We may redeem the New Notes of each series in whole or in part at any time and from time to time prior to (i) in the case of the 2031 Notes, September 1, 2031, and (ii) in the case of the 2051 Notes, June 1, 2051 (the date with respect to each such series, the “Applicable Par Call Date”), in each case, at a “make-whole” price described in the Second Supplemental Indenture plus accrued and unpaid interest to, but excluding, the date of redemption. In addition, on or after the Applicable Par Call Date, we may redeem the New Notes of the applicable series, at any time in whole or from time to time in part, at a redemption price equal to 100% of the principal amount thereof.
In the event of a Change of Control Triggering Event (as defined in the Second Supplemental Indenture) with respect to any series, the holders of the New Notes of such series may require us to purchase for cash all or a portion of their New Notes of such series at a purchase price equal to 101% of the principal amount of such New Notes, plus accrued and unpaid interest, if any, to, but excluding, the date of repurchase. The Indenture limits our ability and that of our subsidiaries, subject to significant baskets and exceptions, to incur certain secured debt. The Indenture also provides for events of default which, if any of them occurs, would permit or require the principal of and accrued interest on the New Notes to become or to be declared due and payable, as applicable.

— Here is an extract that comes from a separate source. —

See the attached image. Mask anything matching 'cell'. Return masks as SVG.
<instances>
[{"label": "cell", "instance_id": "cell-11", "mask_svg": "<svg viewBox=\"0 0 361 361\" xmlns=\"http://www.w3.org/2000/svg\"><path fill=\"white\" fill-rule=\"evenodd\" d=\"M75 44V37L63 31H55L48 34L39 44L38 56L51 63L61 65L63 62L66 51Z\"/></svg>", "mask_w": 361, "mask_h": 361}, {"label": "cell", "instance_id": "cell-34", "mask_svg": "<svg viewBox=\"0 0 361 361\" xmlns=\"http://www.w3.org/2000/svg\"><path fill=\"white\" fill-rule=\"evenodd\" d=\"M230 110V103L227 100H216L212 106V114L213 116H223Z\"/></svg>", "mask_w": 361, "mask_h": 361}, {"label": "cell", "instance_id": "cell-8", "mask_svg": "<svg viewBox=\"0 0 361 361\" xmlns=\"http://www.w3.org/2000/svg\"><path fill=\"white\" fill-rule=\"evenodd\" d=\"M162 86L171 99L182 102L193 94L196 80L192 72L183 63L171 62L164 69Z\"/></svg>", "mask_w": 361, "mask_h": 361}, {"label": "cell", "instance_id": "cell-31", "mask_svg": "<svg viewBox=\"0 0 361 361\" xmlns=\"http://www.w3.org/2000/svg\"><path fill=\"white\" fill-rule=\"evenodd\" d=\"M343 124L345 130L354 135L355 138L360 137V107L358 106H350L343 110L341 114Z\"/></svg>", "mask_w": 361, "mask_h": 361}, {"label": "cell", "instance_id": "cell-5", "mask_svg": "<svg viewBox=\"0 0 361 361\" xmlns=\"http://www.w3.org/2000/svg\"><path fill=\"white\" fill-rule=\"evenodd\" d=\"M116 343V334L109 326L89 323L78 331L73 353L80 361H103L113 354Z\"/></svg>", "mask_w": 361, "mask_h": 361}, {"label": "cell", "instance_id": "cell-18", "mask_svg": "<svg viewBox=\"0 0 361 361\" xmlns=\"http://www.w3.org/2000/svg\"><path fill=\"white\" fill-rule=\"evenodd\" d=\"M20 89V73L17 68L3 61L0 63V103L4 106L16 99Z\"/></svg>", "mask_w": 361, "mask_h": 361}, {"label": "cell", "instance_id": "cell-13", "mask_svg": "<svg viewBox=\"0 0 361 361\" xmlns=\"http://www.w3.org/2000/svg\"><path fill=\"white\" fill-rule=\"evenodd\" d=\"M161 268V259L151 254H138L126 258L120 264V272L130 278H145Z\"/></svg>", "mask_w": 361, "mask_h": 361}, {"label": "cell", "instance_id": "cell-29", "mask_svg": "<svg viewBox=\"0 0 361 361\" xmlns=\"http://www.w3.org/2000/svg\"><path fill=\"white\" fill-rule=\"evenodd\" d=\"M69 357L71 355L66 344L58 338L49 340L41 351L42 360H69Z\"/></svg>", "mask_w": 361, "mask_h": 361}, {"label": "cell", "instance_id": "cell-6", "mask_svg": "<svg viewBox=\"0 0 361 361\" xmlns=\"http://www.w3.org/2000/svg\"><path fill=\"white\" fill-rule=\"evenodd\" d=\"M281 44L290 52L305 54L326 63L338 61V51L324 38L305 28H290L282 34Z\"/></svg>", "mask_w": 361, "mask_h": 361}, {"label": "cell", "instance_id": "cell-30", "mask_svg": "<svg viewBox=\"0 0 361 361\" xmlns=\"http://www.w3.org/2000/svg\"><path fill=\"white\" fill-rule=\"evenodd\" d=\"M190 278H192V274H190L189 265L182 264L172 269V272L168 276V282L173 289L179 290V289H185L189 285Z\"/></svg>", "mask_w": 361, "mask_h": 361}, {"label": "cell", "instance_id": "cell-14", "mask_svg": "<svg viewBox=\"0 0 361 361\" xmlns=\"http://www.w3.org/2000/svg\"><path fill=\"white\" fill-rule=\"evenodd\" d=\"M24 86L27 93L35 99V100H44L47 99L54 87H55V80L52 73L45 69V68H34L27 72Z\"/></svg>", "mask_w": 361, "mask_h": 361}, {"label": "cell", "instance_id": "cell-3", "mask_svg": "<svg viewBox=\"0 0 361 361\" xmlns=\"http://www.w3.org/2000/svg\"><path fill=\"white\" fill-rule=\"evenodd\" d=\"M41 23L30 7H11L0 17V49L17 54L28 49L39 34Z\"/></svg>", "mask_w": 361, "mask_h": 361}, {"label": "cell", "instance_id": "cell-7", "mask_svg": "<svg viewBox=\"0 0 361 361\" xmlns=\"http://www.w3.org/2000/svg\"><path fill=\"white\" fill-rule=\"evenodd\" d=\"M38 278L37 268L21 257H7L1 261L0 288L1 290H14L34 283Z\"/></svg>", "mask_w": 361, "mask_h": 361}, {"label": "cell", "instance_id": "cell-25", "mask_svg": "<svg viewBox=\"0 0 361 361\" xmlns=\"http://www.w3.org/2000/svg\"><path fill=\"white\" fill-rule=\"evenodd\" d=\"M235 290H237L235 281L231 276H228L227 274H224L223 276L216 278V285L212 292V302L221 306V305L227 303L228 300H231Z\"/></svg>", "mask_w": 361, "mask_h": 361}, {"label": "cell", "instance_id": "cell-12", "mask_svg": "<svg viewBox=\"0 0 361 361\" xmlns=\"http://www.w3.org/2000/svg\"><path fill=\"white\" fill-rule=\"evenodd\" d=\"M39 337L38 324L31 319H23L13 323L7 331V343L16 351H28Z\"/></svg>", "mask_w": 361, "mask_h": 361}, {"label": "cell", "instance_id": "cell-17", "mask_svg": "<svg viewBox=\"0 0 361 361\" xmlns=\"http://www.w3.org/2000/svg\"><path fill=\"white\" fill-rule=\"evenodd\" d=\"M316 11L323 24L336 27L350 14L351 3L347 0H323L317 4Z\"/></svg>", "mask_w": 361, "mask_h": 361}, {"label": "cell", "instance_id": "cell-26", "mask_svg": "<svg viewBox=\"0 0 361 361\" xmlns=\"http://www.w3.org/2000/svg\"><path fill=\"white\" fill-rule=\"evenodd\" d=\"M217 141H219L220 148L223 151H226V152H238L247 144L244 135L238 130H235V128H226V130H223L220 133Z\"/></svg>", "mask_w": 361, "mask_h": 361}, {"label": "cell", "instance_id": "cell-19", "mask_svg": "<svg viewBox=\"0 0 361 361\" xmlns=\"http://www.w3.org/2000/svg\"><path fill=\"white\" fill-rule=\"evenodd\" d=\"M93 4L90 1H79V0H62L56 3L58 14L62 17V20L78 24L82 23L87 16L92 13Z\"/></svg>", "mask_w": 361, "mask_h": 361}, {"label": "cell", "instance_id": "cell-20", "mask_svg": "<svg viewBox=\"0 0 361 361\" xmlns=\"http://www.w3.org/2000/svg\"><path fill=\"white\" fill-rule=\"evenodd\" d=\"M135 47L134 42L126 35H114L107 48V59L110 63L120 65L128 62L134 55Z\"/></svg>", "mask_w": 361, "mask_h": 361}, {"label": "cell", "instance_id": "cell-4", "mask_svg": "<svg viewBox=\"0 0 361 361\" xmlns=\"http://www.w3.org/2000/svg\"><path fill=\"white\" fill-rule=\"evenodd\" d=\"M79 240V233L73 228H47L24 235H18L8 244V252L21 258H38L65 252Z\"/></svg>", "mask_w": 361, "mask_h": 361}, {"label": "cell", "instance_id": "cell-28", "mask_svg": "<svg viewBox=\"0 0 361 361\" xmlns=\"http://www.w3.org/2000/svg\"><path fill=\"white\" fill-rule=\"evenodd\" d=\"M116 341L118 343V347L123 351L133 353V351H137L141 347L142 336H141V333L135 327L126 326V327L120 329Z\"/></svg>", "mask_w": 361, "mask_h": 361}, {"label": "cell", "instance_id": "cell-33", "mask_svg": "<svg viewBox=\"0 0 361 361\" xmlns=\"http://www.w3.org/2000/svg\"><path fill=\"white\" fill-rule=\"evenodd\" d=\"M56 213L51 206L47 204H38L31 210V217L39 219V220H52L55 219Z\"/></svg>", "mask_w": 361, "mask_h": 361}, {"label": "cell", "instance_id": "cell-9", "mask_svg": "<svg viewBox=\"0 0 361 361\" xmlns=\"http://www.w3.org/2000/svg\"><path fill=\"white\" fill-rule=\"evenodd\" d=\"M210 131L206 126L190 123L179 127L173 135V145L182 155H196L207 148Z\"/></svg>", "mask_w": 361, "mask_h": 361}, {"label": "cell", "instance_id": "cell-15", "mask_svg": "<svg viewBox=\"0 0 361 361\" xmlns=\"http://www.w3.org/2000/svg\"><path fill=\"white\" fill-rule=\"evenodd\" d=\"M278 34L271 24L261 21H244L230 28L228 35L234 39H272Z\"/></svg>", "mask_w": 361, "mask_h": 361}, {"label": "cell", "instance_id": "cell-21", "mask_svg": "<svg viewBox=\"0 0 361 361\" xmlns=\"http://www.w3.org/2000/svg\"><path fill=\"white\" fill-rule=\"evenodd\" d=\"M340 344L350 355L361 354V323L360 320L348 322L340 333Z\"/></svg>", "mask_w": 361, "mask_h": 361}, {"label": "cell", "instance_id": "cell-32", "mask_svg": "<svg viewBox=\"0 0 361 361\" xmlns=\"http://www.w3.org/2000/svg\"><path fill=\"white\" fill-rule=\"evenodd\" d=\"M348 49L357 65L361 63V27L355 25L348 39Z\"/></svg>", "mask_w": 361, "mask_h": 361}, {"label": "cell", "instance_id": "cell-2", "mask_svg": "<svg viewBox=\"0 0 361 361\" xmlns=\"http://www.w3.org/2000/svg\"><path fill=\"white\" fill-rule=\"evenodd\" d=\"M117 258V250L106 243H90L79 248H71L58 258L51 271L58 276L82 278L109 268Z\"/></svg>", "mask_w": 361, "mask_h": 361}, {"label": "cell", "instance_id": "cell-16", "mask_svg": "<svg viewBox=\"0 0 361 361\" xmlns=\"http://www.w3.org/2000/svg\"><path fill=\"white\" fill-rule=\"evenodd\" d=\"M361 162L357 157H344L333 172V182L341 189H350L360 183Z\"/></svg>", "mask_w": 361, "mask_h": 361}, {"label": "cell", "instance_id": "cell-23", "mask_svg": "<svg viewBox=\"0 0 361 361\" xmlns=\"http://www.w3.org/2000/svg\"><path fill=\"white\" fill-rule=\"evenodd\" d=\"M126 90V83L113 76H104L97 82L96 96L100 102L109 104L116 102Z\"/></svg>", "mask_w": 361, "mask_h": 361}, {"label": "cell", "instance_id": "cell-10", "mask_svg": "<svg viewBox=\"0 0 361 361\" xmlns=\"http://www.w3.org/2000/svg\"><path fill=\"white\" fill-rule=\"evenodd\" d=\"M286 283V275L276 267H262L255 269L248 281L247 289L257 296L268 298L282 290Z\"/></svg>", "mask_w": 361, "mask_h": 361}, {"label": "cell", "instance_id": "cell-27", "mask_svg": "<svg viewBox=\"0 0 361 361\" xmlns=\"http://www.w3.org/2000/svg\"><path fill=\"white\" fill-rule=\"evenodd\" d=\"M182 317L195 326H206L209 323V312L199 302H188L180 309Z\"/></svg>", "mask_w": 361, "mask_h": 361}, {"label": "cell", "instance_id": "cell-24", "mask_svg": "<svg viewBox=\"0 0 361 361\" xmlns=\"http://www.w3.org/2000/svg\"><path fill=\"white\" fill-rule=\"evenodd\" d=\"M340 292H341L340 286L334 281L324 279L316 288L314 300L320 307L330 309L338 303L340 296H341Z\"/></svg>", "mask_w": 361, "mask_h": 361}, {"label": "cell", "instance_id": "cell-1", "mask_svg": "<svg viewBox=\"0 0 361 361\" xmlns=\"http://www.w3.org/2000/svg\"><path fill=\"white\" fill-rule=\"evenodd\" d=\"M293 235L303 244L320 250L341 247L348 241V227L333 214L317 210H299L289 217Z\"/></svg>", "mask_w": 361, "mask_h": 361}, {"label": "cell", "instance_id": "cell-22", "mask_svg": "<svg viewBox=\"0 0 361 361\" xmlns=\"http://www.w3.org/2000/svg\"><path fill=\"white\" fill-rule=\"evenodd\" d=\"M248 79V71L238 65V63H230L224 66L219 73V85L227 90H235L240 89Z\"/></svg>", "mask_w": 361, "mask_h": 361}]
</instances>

Repayments of Long-term Debt
In the fourth quarter of fiscal 2021, we used the proceeds from the offering of the New Notes discussed above to redeem the $1.0 billion 2023 Notes. We incurred a redemption premium of $43.8 million in connection with the early redemption of the 2023 Notes and accelerated the expensing of $2.7 million of amortizable non-cash deferred financing and original issue discount costs, which are reflected in “Interest expense, net” within the accompanying Consolidated Statements of Operations for the year ended January 29, 2022.
Debt Covenants
As of February 3, 2024, we were in compliance with the debt covenants for both our short-term borrowings and long-term debt.